By Lauren LeBrun, on November 4, 2016

Customs and traditions for celebrating Christmas in Europe

Christmas has always been my favorite time of the year. I love hanging ornaments on the tree, making colorful sugar cookies, sipping apple cider by the fire, and spending time with my family.

When I was younger, my brother and I had the tradition of running around our house 100 times before going to bed on Christmas Eve. I don’t remember how this got started, but my best guess is that our parents initiated it to tire us out. It worked every year!

This holiday season, my husband and I are backpacking in Europe, so I wanted to research how Christmas is celebrated across the pond (and how we can join in). Here are the customs and traditions that I discovered.

Christmas in Colmar, France
Christmas in Colmar, France


While children in the United States leave their stockings hanging above the fireplace, children in France leave their shoes on the hearth for Père Noël, or “Father Christmas.” On Christmas Eve, Père Noël makes his appearance and stuffs gifts into the children’s shoes while the families are at the evening Mass. On Christmas Day, well-behaved boys and girls search their shoes for presents and spend the day playing with them.

If you are planning on having Christmas in France, then check out the city of Colmar. Located in Alsace, this charming village is made up of pastel-colored, timber-framed buildings that date back to medieval times. The shops, restaurants, and Christmas markets are impressively decorated to celebrate the season. Every year, a children’s choir sings Christmas carols on decorated boats in the canal in the “Petite Venise” district of the city (Wednesday and Saturdays at 5:00 p.m.). It’s a magical sight that you won’t want to miss.

Prague during Christmas
Prague during Christmas

Czech Republic

Christmas in the Czech Republic is about more than just celebrating the current holiday season. It’s also about predicting what the new year will bring. On Christmas Eve, families take part in a variety of fortune-telling practices. For example, they slice open apples to determine their health. Star shaped cores predict good health, while square shared cores predict poor health. Families in the Czech Republic also float walnut shells, pour molten lead into water, and perform many other acts to to help determine the future in the coming year!

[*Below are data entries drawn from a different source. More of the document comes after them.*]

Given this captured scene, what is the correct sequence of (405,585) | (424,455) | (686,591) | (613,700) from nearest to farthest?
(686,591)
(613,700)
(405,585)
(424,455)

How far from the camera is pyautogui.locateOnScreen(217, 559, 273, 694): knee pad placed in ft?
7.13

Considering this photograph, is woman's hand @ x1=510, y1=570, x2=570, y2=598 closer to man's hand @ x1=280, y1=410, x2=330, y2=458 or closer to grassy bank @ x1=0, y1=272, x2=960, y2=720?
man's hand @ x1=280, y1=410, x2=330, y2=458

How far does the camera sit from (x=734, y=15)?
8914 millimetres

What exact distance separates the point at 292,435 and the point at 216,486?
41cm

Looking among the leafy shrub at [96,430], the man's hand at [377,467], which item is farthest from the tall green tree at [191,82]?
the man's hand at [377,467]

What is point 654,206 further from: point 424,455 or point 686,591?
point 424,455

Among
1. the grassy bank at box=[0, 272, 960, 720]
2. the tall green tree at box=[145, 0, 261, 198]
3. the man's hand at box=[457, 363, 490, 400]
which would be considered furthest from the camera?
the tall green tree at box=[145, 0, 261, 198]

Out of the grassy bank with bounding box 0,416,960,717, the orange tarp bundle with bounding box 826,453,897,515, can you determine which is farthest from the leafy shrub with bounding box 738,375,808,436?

If you are planning a trip to the Czech Republic during Christmas, then make sure you spend some time in Prague. The city hosts a variety of festive activities in the Old Town Square. Head down to the “Center of Christmas” and explore the Christmas market stalls that sell food, drinks, and holiday gifts. Don’t forget to take a moment to admire the giant, ornately-decorated Christmas tree thats in the center of the square.

Ice skating in Brussels
Ice skating in Brussels


Children in Belgium start the Christmas season earlier than others. Sinterklaas or “Saint Nicholas” delivers presents on December 6, which is the feast day of the Saint. However that doesn’t mean the Christmas season is over. Children also receive a second delivery of gifts under their trees by Santa Claus on Christmas Eve. Lucky them!

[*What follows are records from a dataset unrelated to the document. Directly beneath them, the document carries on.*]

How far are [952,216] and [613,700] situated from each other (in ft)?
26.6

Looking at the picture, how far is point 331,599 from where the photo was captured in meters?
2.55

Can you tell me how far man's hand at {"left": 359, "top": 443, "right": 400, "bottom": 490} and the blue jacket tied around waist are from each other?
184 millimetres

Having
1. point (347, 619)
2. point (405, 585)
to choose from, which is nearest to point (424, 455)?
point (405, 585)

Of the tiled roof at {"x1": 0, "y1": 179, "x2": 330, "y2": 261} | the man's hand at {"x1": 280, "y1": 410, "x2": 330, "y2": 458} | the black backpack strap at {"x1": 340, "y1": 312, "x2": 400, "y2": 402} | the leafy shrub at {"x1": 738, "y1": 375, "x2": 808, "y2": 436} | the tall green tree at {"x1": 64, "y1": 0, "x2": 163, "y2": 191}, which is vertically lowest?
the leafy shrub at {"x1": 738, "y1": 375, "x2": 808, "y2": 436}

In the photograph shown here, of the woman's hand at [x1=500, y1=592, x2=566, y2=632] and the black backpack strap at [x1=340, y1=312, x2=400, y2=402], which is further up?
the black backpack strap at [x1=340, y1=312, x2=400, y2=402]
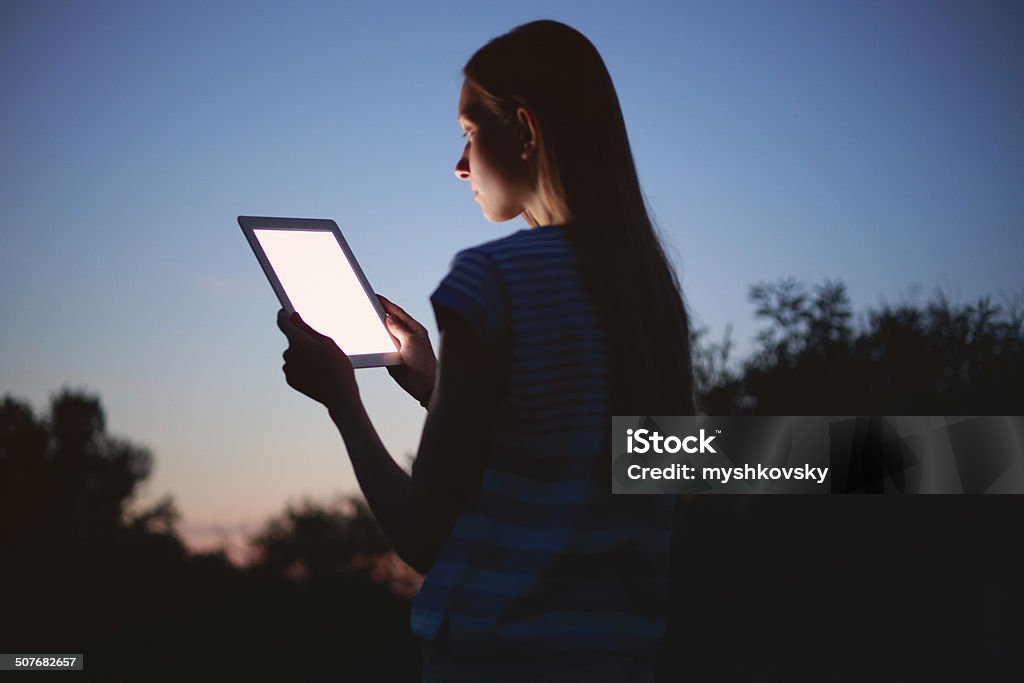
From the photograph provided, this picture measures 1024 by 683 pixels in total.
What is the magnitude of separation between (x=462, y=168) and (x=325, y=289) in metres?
0.51

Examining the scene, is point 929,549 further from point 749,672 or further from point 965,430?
point 965,430

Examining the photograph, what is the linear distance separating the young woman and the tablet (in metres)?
0.47

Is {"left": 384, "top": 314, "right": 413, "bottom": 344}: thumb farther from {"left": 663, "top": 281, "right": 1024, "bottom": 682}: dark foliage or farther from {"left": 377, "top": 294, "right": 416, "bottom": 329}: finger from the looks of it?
{"left": 663, "top": 281, "right": 1024, "bottom": 682}: dark foliage

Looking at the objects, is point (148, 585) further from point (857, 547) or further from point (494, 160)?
point (494, 160)

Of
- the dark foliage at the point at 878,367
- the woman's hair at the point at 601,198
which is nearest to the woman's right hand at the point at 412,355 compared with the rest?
the woman's hair at the point at 601,198

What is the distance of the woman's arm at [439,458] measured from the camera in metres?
1.34

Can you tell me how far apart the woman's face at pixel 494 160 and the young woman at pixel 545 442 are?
0.03 metres

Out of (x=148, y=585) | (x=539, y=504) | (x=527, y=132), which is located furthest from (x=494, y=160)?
(x=148, y=585)

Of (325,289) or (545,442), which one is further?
(325,289)

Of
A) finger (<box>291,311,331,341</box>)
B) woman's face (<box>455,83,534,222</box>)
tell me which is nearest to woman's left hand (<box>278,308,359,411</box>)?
finger (<box>291,311,331,341</box>)

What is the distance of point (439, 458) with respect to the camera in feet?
4.44

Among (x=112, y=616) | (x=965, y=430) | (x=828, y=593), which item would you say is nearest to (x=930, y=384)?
(x=828, y=593)

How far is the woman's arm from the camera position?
1.34 meters

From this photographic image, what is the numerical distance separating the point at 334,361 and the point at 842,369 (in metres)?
13.1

If you are planning a trip to Belgium for Christmas, then carve out some time to see Brussels. The city hosts an event called Winter Wonders at the Grand-Place. The event has become extremely popular with the locals and it lasts for five weeks from November 25 until New Year’s Day. It’s very family friendly with a ferris wheel, merry-go-round, ice skating rink, and of course, a Christmas market! The evening gets extra festive with a light show by the massive Christmas tree.

Christmas market in Nuremberg
Christmas market in Nuremberg


Although decorating Christmas trees is a worldwide tradition, Germany can take credit for its origin. Bakers in the town of Freiburg setup the first known Christmas tree, or “Tannenbaum,” in 1419. The bakers decorated the tree with sweets, fruits, and baked goods. It became a tradition for children to remove the treats on New Year’s Day. In today’s world, families in Germany continue to decorate their trees with sweets, tinsel, and real wick candles. Parents place gifts for the children beneath the evergreen bows. While the children open their gifts at Christmas, they still have to wait until New Year’s to eat the sweets that decorated the tree!

If you are considering Christmas in Germany, then plan a trip to Nuremberg. Christmas is king at the Christkindlesmarkt (another Christmas market!) which dates back to 1628. You can feel the holiday spirit in the air, smell the aromas of baked goods, and taste the most delicious spiced mulled wine. Apart from browsing the market for gifts, try the famous Nuremberg gingerbread, or “Lebkuchen.” The city is world-famous for these soft, tasty treats. Try the ones dipped in chocolate! You can also taste the equally popular fire-roasted bratwurst sausages. Yum!

Christmas in Europe is a special time. Each country has their own way of celebrating, so the season is fresh and exciting wherever you go. Why not mix things up this year and discover new holiday traditions around the world?

Where do you want to experience new Christmas traditions?